En 1924, la ville de Santiago la déclarait sa Fille Préférée « pour les œuvres qu’à son bénéfice vous avez réalisées et pour le même amour que vous avez montré à votre cité » (Discours prononcé par le maire José Díaz Varela-Losada).
En 1950, elle a reçu de Sa Sainteté le Pape Pie XII la haute distinction de la Croix Pro Ecclesia et Pontifice « pour ses services exceptionnels rendus à l'Eglise… ».
En 1954, la ville de Santiago lui décerna la Croix d'Argent.

Le 23 août 1956 Dna. Isabelle mourut. Elle était née la nuit de Noël 1872. Santiago a été paralysé. Les magasins étaient fermés et les gens sont descendus dans les rues pour accompagner ma grand-mère bien-aimée Isabelle dans son pèlerinage à travers toute la ville, de Vista Alegre jusqu’au cimetière, en passant devant la cathédrale.
Ses enfants ont été en mesure de poursuivre son travail avec respect comme un héritage sacré et un engagement historique.
Ses petits-enfants et arrière-petits-enfants ont reçu son héritage considérable comme un charisme et une grâce qu'ils sont appelés à faire fructifier dans leurs vies au service et en faveur des plus démunis.
Je ne peux m’étendre excessivement sur mon histoire. Mais dans cette société très individualiste dans laquelle nous vivons, j’essaie de savoir comment agir en analysant les actions de ceux qui ont tracé un chemin droit et honorable. Je pense qu'essayer d'adapter son comportement à la situation de chacun peut servir d'aiguillon, d'exemple et d'aide.

Vista Alegre aujourd’hui

La maison de famille dans le domaine universitaire
La maison de famille dans le domaine universitaire
 
En 1997, le Consortium de la ville, dans le but de réaffirmer l'engagement européen de l'Université de Santiago, à l’occasion de son 500e anniversaire, a signé un acte d’expropriation de la Villa Vista Alegre. Elle a été transformée en campus universitaire, avec trois pavillons modernes abritant le premier un centre d’Etudes Avancées, le second un Centre d’études musicales et le troisième l’Institut des études galiciennes.

La maison, maintenant appelé « Maison de l'Europe », est devenue une résidence pour les enseignants d'autres universités à travers le monde, participant à l'enseignement et à la recherche.
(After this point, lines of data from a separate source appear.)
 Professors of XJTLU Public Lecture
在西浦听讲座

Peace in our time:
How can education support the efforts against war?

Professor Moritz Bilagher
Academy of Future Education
Tout cela est dans un parc et source de fierté pour l'Université qui partage cet espace avec des universitaires pèlerins privilégiés de l'Europe en Galice. Et cela nous permet, à nous Espagnols, de nous sentir en communication fructueuse avec d'autres universités à travers le monde. 
 

Le testament de Vista Alegre

La grande douleur de voir à jamais fermée la porte de notre chère et aimée maison est tempérée par son devenir, dédié à une oeuvre sociale, académique et, puis-je le dire, universelle ? 
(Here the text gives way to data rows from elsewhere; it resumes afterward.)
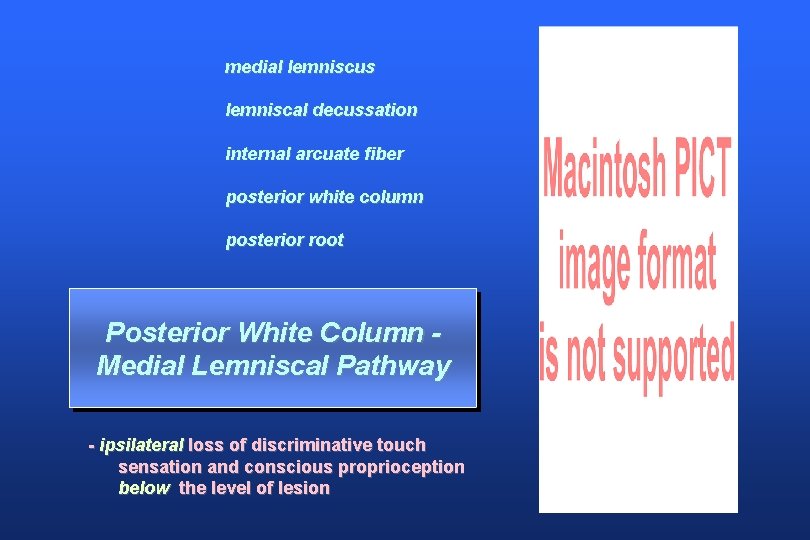 medial lemniscus

lemniscal decussation

internal arcuate fiber

posterior white column

posterior root

Posterior White Column - Medial Lemniscal Pathway

- ipsilateral loss of discriminative touch sensation and conscious proprioception below the level of lesion

Macintosh PICT image format is not supported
Il est temps de me conformer ce que j'ai appris à Vista Alegre :

Se souvenir du passé avec gratitude.      
Vivre aujourd'hui avec passion.      
Voir l'avenir avec espoir

 

Mercedes Sáenz-Diez de la Gándara, le 2 février 2011

Note

Nous nous sommes interrogés sur l'attribution des statues aux enfants de Doña Isabel. ​Le texte de Doña Mercedes indique que ses grands parents avaient cinq enfants. Mais il énonce six prénoms pour l'attribution des statues " Juan Nepomuceno, Pedro, Isabel, Acisclo (pour mon grand-père) et Carmen. Sa fille Rosario se trouve ... "
Nous comprenons que l'un des fils - Acisclo- portait le prénom de son père. Qui est Rosario  ? Serait-elle  fille de Carmen ? La 
généalogie de la famille le dira peut-être un jour.

Nous ne saurions trop remercier Doña Mercedes Sáenz-Diez de la Gándara pour ce témoignage émouvant. Nous vous raconterons dans la prochaine lettre comment nous avons été conduits à lui demander de nous raconter l'histoire de cette maison.
Ce fut, là encore, une rencontre improbable dont saint Jacques a le secret. 

A son départ, la famille a fait graver une plaque en souvenir de ses aïeux qui l'ont fondée et animée. Elle dort en paix dans le sous-sol de Vista Alegre.  Qui pourra un jour lui donner la place qu'elle mérite ?
Pour le moment, seul reste ce petit cadre
à l'accueil de la maison de l'Europe à Compostelle.